I'm working on large scale component that generates unique/opaque tokens representing business entities. Over time there will be many billions of these records, but for the first year we're not expecting growth to exceed more than 2 billion individual items (probably less than 500 million).
The system itself is horizontally scaled but needs token generation to be idempotent; data integrity is maintained by using a contained but reasonably complex combination of transactional writes with embedded condition expressions AND standalone condition check write items.
The tokens themselves are UUIDs, and 'being efficient' are persisted as Binary attribute values (16 bytes) rather than the string representation (36 bytes), however the downside is that the data doesn't visualise nicely in query consoles making support hard if we encounter any bugs and/or broken data. Note there is no extra code complexity since we implement attributevalue.Marshaler
interface to bind UUID
(language) types to DynamoDB Binary attributes, and similarly do the same for any composite attributes.
My question relates to (mostly) data size/saving. Since the tokens are the partition keys, and some mapping columns are [token] -> [other token composite attributes]
, for example two UUIDs concatenated together into 32 bytes.
I wanted to keep really tight control over storage costs knowing that, over time, we will be spending ~$0.25/GB per month for this. My question is really three parts:
- Are the PK/SK index size 'reserved' (i.e. padded) so it would make no difference at all to storage cost if we compress the overall field sizes down to the minimum possible size? (... I read somewhere that 100 bytes is typically reserved.
If they ARE padded, the cost savings for the data would be reasonably high, because each (tree) index node will be nearly as big as the data being mapped. (I assume a tree index is used once hashed PK has routed the query to the right server node/disk etc.)
- Is there any observable query time performance benefit to compacting 36 bytes into 16 (beyond saving a few bytes across the network)? i.e. if Dynamo has to read fewer pages it'll work faster, but in practice are we talking microseconds at best?

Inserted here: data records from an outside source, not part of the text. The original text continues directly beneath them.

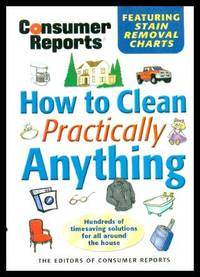 image of HOW TO CLEAR PRACTICALL ANYTHING - Hundreds of Timesaving Solutions for All Around the House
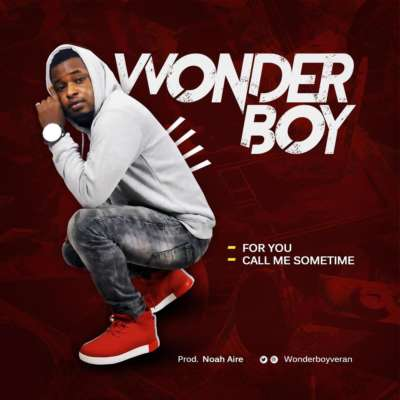 "Wonderboy who needs no introduction anymore begins 2018 on a high note by serving good music lovers with these hot sizzling songs titled  ""FOR YOU"" & ""CALL ME SOMETIME"" produced by the amazing Noah Aire  With this sweet sounding jam you can vibe to, Wonderboy tells how emotional he can be when it comes to love matters , Kindly download and share with friends  Twitter & Instagram – @Wonderboyveran"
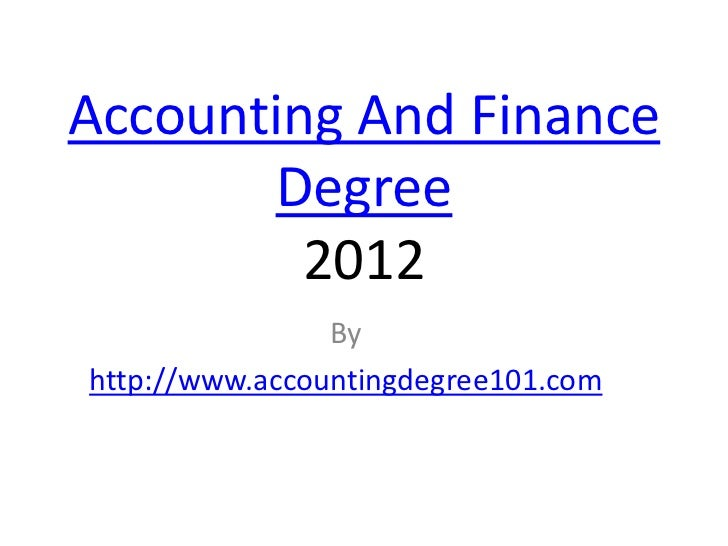 Accounting And Finance       Degree         2012                Byhttp://www.accountingdegree101.com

This is a secondary concern, but is worth considering if there is a lot of concurrent access to the data. UUIDs will distribute partitions but inevitably sometimes we will have some more active partitions than others.
- Are there any tools that can parse bytes back into human-readable UUIDs (or that we customise to inject behaviour to do this)?
This is concern, because making things small and efficient is ok, but supporting and resolving data issues will be difficult without significant tooling investment, and (unsurprisingly) the DynamoDB console, DynamoDB IntelliJ plugin and AWS NoSQL Workbench all garble the binary into unreadable characters.